In another universe I never outgrew you because you got to grow up with me
love & friendship - collected writings from side wounds and other poems
it whispers to me,
it wants to know
it will not quiet
it can’t let go
beside my pillow,
loud beat of heart
it cannot stop,
it cannot start
curiousity disquiets the head
circulate, metabolism
energified, stomach dread
tap of toe, pick of finger
sensual slide of bared leg
i cannot settle, unscratched itch,
i will not ever be at rest
it is beautiful, quietly beautiful
it needs no announcement nor gaudy proclamation of arrival
gentle patter of snowfall,
whispered brush of leaf
it is there through blustering sunshine
it is there in deadened sleep
the silence is a thing in itself, the
backdrop of every play
you are never not without it
it's patient, it lies in wait
and when you are ready for it, though you may never be
going out a thing of rage,
riotous against the peace
they'll tie you to the bed
and you'll spit out useless fury
it will greet you, with open arms and heart
it begs you to forgive
but you're animal, not god
and love spawns hatred in your heart
when you're tired and heaving
back bent and wrists red,
the silence will creep
aimless night will descend
and if you've never lived without sound
the quiet is unfamiliar, in the end
it's just you and the trees, and they're scary, yes
but they are soft,
but they are friend
you’ve been forever a lack,
a hole, an absence
i cannot imagine you,
because i idolize you
i want, so desperately, for you to be
an absence yet constant presence
you lurk, a nagging feeling
an abcess, an itch
and yet i could not seek you out
because a part of me still thinks
we will crash on the street,
or touch hands at the bookstore,
we’ll smile shyly and pass,
gazes will linger
amid flashing lights or buzzing drone,
or elevator music, or raucous home
any way that would seem
like the stars drew our fate
but you can’t argue that from a swipe,
so it scares me, to find you that way
in the pit, the emptiness of my soul
when i should’ve been looking to the ones who fill,
to the excess, to the outpouring
to the ones i know.
you are quiet giggle
confession stuck as it leaves,
weaving through the crowded street
you are late nights texting,
and the last one to put the phone down,
and borrowed shoes for the night or the week,
and fingers gripping my back when we hug
you taught me ‘i love you’ when i leave the car,
and you taught me to face what i truly felt
you taught me it would turn out okay,
and you taught me when to fight back
love is a whole,
tangible and real
i’ll recognize you when i see you
when i know you, it will mean
i was not fixed,
didn’t find my other half
you were never the first,
you will not be the last
scent indicates familiarity; it’s always there but doesn’t really mean anything until it means something,
and now its not just brownies cooking, but ours over stifled giggles at two am
and now its not just a car exhaust, but yours singing songs into a sunset
and then, years later, you catch a whiff
and your head turns, inevitably, because it would be worse than shame, to miss something you love
and maybe a part of you wants you to be happy
and when you lose that forever maybe you’ll seek it in a bottle, or save it in fabric, or even try to rediscover it in the recesses of your mind,
but scent is uniquely reserved for the here and now,
and i will never live this moment again, but
maybe i will catch a whiff of it on the breeze
and my head will turn ever so slightly,
and i will remember oh, how i loved you so.

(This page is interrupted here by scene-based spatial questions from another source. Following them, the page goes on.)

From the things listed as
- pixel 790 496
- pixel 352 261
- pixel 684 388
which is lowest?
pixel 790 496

i love you because you know me
even when i’m scared no one does,
when i think no one will.
you are my mirror, but in your eyes i might be more than pretty
but rather something beautiful
and maybe the terror isn’t a bad thing, but an anticipation, waiting
for someone to love me like you do,
patiently.
you know to have a gentle touch with my heart
you know where it hurts
i love when things remind me of you
that we’re past insecurity,
that we don’t skirt.
you make me want to be tangible, perceived
in the little things like this, maybe there's value in belief
maybe i can find myself, to be a home for you
if you know me it must mean i exist.
i love that you inspire me endlessly
i love that with you i don’t have to pretend
thank you for being here, always
it's a heart swell to know someone who cares.